■ DIRECTIONS FOR THIS TASK ■
Output, as a numbered list with blank lines omitted, the lines of the records from the one containing "Amongst the choices" through the end of the records, both ends included. Leave the pictures out.

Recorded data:
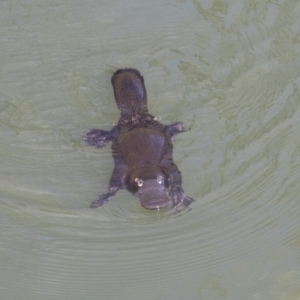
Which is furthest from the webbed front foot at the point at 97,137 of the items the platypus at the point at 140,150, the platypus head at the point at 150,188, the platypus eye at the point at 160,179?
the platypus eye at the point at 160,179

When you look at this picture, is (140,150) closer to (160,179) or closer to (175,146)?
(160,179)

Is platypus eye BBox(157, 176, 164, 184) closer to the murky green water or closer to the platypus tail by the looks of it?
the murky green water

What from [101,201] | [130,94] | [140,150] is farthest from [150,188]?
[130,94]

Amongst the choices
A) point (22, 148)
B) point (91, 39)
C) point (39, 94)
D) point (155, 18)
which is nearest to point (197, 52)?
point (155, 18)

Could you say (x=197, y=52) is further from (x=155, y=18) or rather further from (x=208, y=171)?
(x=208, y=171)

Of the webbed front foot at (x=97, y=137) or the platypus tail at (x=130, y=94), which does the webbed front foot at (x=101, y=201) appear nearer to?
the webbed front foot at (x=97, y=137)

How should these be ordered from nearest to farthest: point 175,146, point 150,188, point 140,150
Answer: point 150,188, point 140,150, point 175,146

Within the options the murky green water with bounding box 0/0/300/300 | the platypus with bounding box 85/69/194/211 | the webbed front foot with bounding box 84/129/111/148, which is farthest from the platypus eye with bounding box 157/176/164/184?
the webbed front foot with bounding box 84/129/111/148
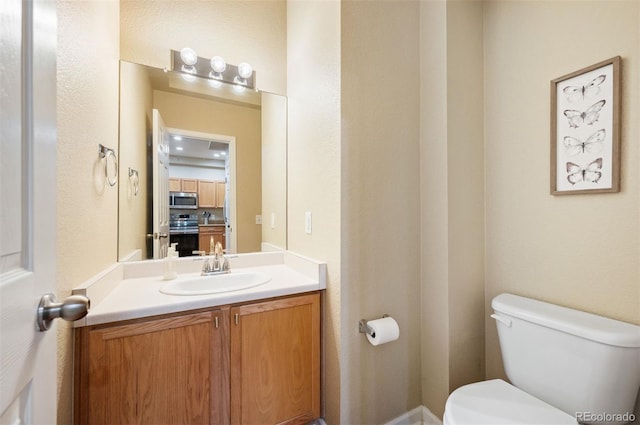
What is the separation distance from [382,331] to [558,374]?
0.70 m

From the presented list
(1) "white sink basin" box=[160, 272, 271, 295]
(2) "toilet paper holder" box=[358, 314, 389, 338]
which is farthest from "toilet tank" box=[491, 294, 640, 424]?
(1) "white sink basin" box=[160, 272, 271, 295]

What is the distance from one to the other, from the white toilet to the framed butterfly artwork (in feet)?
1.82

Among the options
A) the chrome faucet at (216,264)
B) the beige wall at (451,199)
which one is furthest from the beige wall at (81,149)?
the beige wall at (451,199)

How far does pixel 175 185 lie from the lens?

■ IN RESPONSE ■
1. Amongst the choices
2. A) point (22, 148)
3. B) point (91, 39)
4. C) point (39, 94)
5. D) point (155, 18)
6. which is nearest to point (197, 52)?
7. point (155, 18)
8. Could you say (x=197, y=52) is further from (x=155, y=18) or rather further from (x=208, y=171)?
9. (x=208, y=171)
10. Of the webbed front foot at (x=97, y=137) or the platypus tail at (x=130, y=94), which does the webbed front foot at (x=101, y=201) appear nearer to?
11. the webbed front foot at (x=97, y=137)
12. How should these be ordered from nearest to farthest: point 175,146, point 150,188, point 140,150
13. Answer: point 150,188, point 140,150, point 175,146
14. Within the options the murky green water with bounding box 0/0/300/300 | the platypus with bounding box 85/69/194/211 | the webbed front foot with bounding box 84/129/111/148, which is farthest from the platypus eye with bounding box 157/176/164/184?
15. the webbed front foot with bounding box 84/129/111/148
16. What is the separation distance from [382,331] to [558,374]?
17. 0.70 m
18. From the presented list
19. (1) "white sink basin" box=[160, 272, 271, 295]
20. (2) "toilet paper holder" box=[358, 314, 389, 338]
21. which is farthest from "toilet tank" box=[491, 294, 640, 424]?
22. (1) "white sink basin" box=[160, 272, 271, 295]
23. What is the distance from one to the other, from the white toilet to the framed butterfly artwork (in feet)?
24. 1.82
25. Among the options
26. A) the chrome faucet at (216,264)
27. B) the beige wall at (451,199)
28. which one is furthest from the beige wall at (81,149)?
29. the beige wall at (451,199)
30. How far does pixel 175 185 lie from the lens?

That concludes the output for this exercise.